→ **OBJECTIVE**
Transcribe the passage on blunting the tip in full, keeping every word and mark of punctuation unchanged.

Blunting the tip

Definition of "blunting the tip," examples of this behavior in discourses about rolequeerness, suggestions for dealing with people who are blunting the tip.

Blunting the tip is a term coined by Ian D. McLean1 to refer to a specific form cultural appropriation wherein one demographic asserts that the differing political philosophy of a second group is in fact a slight variation on the first group’s own philosophy rather than a direct challenge or outright rejection of their own philosophy. It was first used in reference to Sara D. Luterman’s (aka. Crosswords’s) claims that rolequeerness “is [not] threatening to binary [BDSM power] roles any more than queerness is threatening to binary sexuality or genderqueerness is threatening to binary gender”2 and subsequently adopted by other rolequeer theorists in other conversations to refer to the same behavior.3

The process of “blunting the tip” has these signature characteristics:

  • Group A’s assertions are in some (often direct) tension with Group B’s competing assertions.
  • Group A claims that Group B’s assertions are a subset of Group A’s own philosophy.

(Collected data entries)

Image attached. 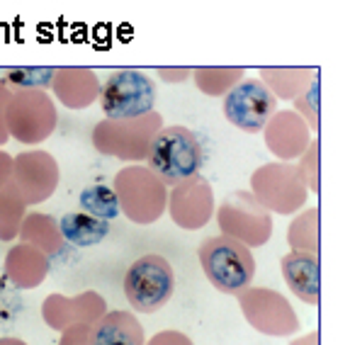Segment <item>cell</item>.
Here are the masks:
<instances>
[{"label": "cell", "instance_id": "obj_2", "mask_svg": "<svg viewBox=\"0 0 350 345\" xmlns=\"http://www.w3.org/2000/svg\"><path fill=\"white\" fill-rule=\"evenodd\" d=\"M200 263L212 287L224 294H239L248 290L256 275L251 248L224 234L212 236L200 246Z\"/></svg>", "mask_w": 350, "mask_h": 345}, {"label": "cell", "instance_id": "obj_21", "mask_svg": "<svg viewBox=\"0 0 350 345\" xmlns=\"http://www.w3.org/2000/svg\"><path fill=\"white\" fill-rule=\"evenodd\" d=\"M295 112L306 126L319 132V73H314L312 83L301 90L299 98H295Z\"/></svg>", "mask_w": 350, "mask_h": 345}, {"label": "cell", "instance_id": "obj_22", "mask_svg": "<svg viewBox=\"0 0 350 345\" xmlns=\"http://www.w3.org/2000/svg\"><path fill=\"white\" fill-rule=\"evenodd\" d=\"M22 214H25V204H22L15 192L5 185L0 190V236H3V238H10V236L15 234Z\"/></svg>", "mask_w": 350, "mask_h": 345}, {"label": "cell", "instance_id": "obj_6", "mask_svg": "<svg viewBox=\"0 0 350 345\" xmlns=\"http://www.w3.org/2000/svg\"><path fill=\"white\" fill-rule=\"evenodd\" d=\"M115 195L120 212L137 224H151L165 212V185L144 165H129L115 178Z\"/></svg>", "mask_w": 350, "mask_h": 345}, {"label": "cell", "instance_id": "obj_13", "mask_svg": "<svg viewBox=\"0 0 350 345\" xmlns=\"http://www.w3.org/2000/svg\"><path fill=\"white\" fill-rule=\"evenodd\" d=\"M265 143L280 158H299L309 146V132H306L304 122L292 110L275 112L265 124Z\"/></svg>", "mask_w": 350, "mask_h": 345}, {"label": "cell", "instance_id": "obj_9", "mask_svg": "<svg viewBox=\"0 0 350 345\" xmlns=\"http://www.w3.org/2000/svg\"><path fill=\"white\" fill-rule=\"evenodd\" d=\"M224 117L241 132L258 134L278 112V100L258 78H243L224 95Z\"/></svg>", "mask_w": 350, "mask_h": 345}, {"label": "cell", "instance_id": "obj_23", "mask_svg": "<svg viewBox=\"0 0 350 345\" xmlns=\"http://www.w3.org/2000/svg\"><path fill=\"white\" fill-rule=\"evenodd\" d=\"M319 141L314 139V143H309L304 151V165H299V176H301V182H304L306 192L314 190L319 192Z\"/></svg>", "mask_w": 350, "mask_h": 345}, {"label": "cell", "instance_id": "obj_18", "mask_svg": "<svg viewBox=\"0 0 350 345\" xmlns=\"http://www.w3.org/2000/svg\"><path fill=\"white\" fill-rule=\"evenodd\" d=\"M78 207L88 217H95L100 221H112L120 217V202H117V195L112 187L107 185H90L81 192L78 197Z\"/></svg>", "mask_w": 350, "mask_h": 345}, {"label": "cell", "instance_id": "obj_4", "mask_svg": "<svg viewBox=\"0 0 350 345\" xmlns=\"http://www.w3.org/2000/svg\"><path fill=\"white\" fill-rule=\"evenodd\" d=\"M175 292V273L163 256L148 253L129 265L124 275V296L139 314L163 309Z\"/></svg>", "mask_w": 350, "mask_h": 345}, {"label": "cell", "instance_id": "obj_11", "mask_svg": "<svg viewBox=\"0 0 350 345\" xmlns=\"http://www.w3.org/2000/svg\"><path fill=\"white\" fill-rule=\"evenodd\" d=\"M212 190H209L207 180H202L200 176L175 185L173 195H170V217L175 224L185 226V229L202 226L212 217Z\"/></svg>", "mask_w": 350, "mask_h": 345}, {"label": "cell", "instance_id": "obj_15", "mask_svg": "<svg viewBox=\"0 0 350 345\" xmlns=\"http://www.w3.org/2000/svg\"><path fill=\"white\" fill-rule=\"evenodd\" d=\"M51 88L61 100V105L71 107V110L93 105L100 95V83L90 68H56Z\"/></svg>", "mask_w": 350, "mask_h": 345}, {"label": "cell", "instance_id": "obj_7", "mask_svg": "<svg viewBox=\"0 0 350 345\" xmlns=\"http://www.w3.org/2000/svg\"><path fill=\"white\" fill-rule=\"evenodd\" d=\"M161 126H163V120L159 112H151L142 120L129 122L105 120L95 126L93 146L100 154L115 156L122 161H146L148 146H151L153 137L159 134Z\"/></svg>", "mask_w": 350, "mask_h": 345}, {"label": "cell", "instance_id": "obj_10", "mask_svg": "<svg viewBox=\"0 0 350 345\" xmlns=\"http://www.w3.org/2000/svg\"><path fill=\"white\" fill-rule=\"evenodd\" d=\"M59 185V165L44 151H27L12 158L10 187L25 207L49 199Z\"/></svg>", "mask_w": 350, "mask_h": 345}, {"label": "cell", "instance_id": "obj_16", "mask_svg": "<svg viewBox=\"0 0 350 345\" xmlns=\"http://www.w3.org/2000/svg\"><path fill=\"white\" fill-rule=\"evenodd\" d=\"M56 226H59L61 238H66V241L73 243V246H78V248L98 246V243L105 241L109 234L107 221H100V219H95V217H88V214H83V212L64 214Z\"/></svg>", "mask_w": 350, "mask_h": 345}, {"label": "cell", "instance_id": "obj_17", "mask_svg": "<svg viewBox=\"0 0 350 345\" xmlns=\"http://www.w3.org/2000/svg\"><path fill=\"white\" fill-rule=\"evenodd\" d=\"M262 83L275 95V100H295L301 90L312 83L317 71H304V68H262Z\"/></svg>", "mask_w": 350, "mask_h": 345}, {"label": "cell", "instance_id": "obj_5", "mask_svg": "<svg viewBox=\"0 0 350 345\" xmlns=\"http://www.w3.org/2000/svg\"><path fill=\"white\" fill-rule=\"evenodd\" d=\"M56 107L49 93L44 90H17L10 95L5 105V124L8 137L17 139L20 143H42L54 134L56 129Z\"/></svg>", "mask_w": 350, "mask_h": 345}, {"label": "cell", "instance_id": "obj_8", "mask_svg": "<svg viewBox=\"0 0 350 345\" xmlns=\"http://www.w3.org/2000/svg\"><path fill=\"white\" fill-rule=\"evenodd\" d=\"M251 195L265 212L292 214L306 199V187L295 165L270 163L251 176Z\"/></svg>", "mask_w": 350, "mask_h": 345}, {"label": "cell", "instance_id": "obj_14", "mask_svg": "<svg viewBox=\"0 0 350 345\" xmlns=\"http://www.w3.org/2000/svg\"><path fill=\"white\" fill-rule=\"evenodd\" d=\"M88 345H146V335L131 312H109L93 323Z\"/></svg>", "mask_w": 350, "mask_h": 345}, {"label": "cell", "instance_id": "obj_12", "mask_svg": "<svg viewBox=\"0 0 350 345\" xmlns=\"http://www.w3.org/2000/svg\"><path fill=\"white\" fill-rule=\"evenodd\" d=\"M280 268H282V277L287 282V287L295 292V296L317 307L319 299H321V265H319V256L292 251L282 258Z\"/></svg>", "mask_w": 350, "mask_h": 345}, {"label": "cell", "instance_id": "obj_24", "mask_svg": "<svg viewBox=\"0 0 350 345\" xmlns=\"http://www.w3.org/2000/svg\"><path fill=\"white\" fill-rule=\"evenodd\" d=\"M10 95H12V90L0 81V146H5V141L10 139L5 132V124H3V115H5V105H8V100H10Z\"/></svg>", "mask_w": 350, "mask_h": 345}, {"label": "cell", "instance_id": "obj_3", "mask_svg": "<svg viewBox=\"0 0 350 345\" xmlns=\"http://www.w3.org/2000/svg\"><path fill=\"white\" fill-rule=\"evenodd\" d=\"M156 100H159V88L153 78L137 68H120L109 73L100 88L105 120L112 122L142 120L156 110Z\"/></svg>", "mask_w": 350, "mask_h": 345}, {"label": "cell", "instance_id": "obj_20", "mask_svg": "<svg viewBox=\"0 0 350 345\" xmlns=\"http://www.w3.org/2000/svg\"><path fill=\"white\" fill-rule=\"evenodd\" d=\"M195 83L204 95H226L243 76V68H195Z\"/></svg>", "mask_w": 350, "mask_h": 345}, {"label": "cell", "instance_id": "obj_25", "mask_svg": "<svg viewBox=\"0 0 350 345\" xmlns=\"http://www.w3.org/2000/svg\"><path fill=\"white\" fill-rule=\"evenodd\" d=\"M10 173H12V158L5 151H0V190L10 182Z\"/></svg>", "mask_w": 350, "mask_h": 345}, {"label": "cell", "instance_id": "obj_1", "mask_svg": "<svg viewBox=\"0 0 350 345\" xmlns=\"http://www.w3.org/2000/svg\"><path fill=\"white\" fill-rule=\"evenodd\" d=\"M146 168L163 185H180L200 176L202 168V143L192 129L183 124L161 126L146 154Z\"/></svg>", "mask_w": 350, "mask_h": 345}, {"label": "cell", "instance_id": "obj_19", "mask_svg": "<svg viewBox=\"0 0 350 345\" xmlns=\"http://www.w3.org/2000/svg\"><path fill=\"white\" fill-rule=\"evenodd\" d=\"M5 76L0 81L5 83L12 93L17 90H46L51 88L56 68L51 66H20V68H5Z\"/></svg>", "mask_w": 350, "mask_h": 345}]
</instances>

→ **RESULT OF THIS TASK**
Blunting the tip

Definition of "blunting the tip," examples of this behavior in discourses about rolequeerness, suggestions for dealing with people who are blunting the tip.

Blunting the tip is a term coined by Ian D. McLean1 to refer to a specific form cultural appropriation wherein one demographic asserts that the differing political philosophy of a second group is in fact a slight variation on the first group’s own philosophy rather than a direct challenge or outright rejection of their own philosophy. It was first used in reference to Sara D. Luterman’s (aka. Crosswords’s) claims that rolequeerness “is [not] threatening to binary [BDSM power] roles any more than queerness is threatening to binary sexuality or genderqueerness is threatening to binary gender”2 and subsequently adopted by other rolequeer theorists in other conversations to refer to the same behavior.3

The process of “blunting the tip” has these signature characteristics:

  • Group A’s assertions are in some (often direct) tension with Group B’s competing assertions.
  • Group A claims that Group B’s assertions are a subset of Group A’s own philosophy.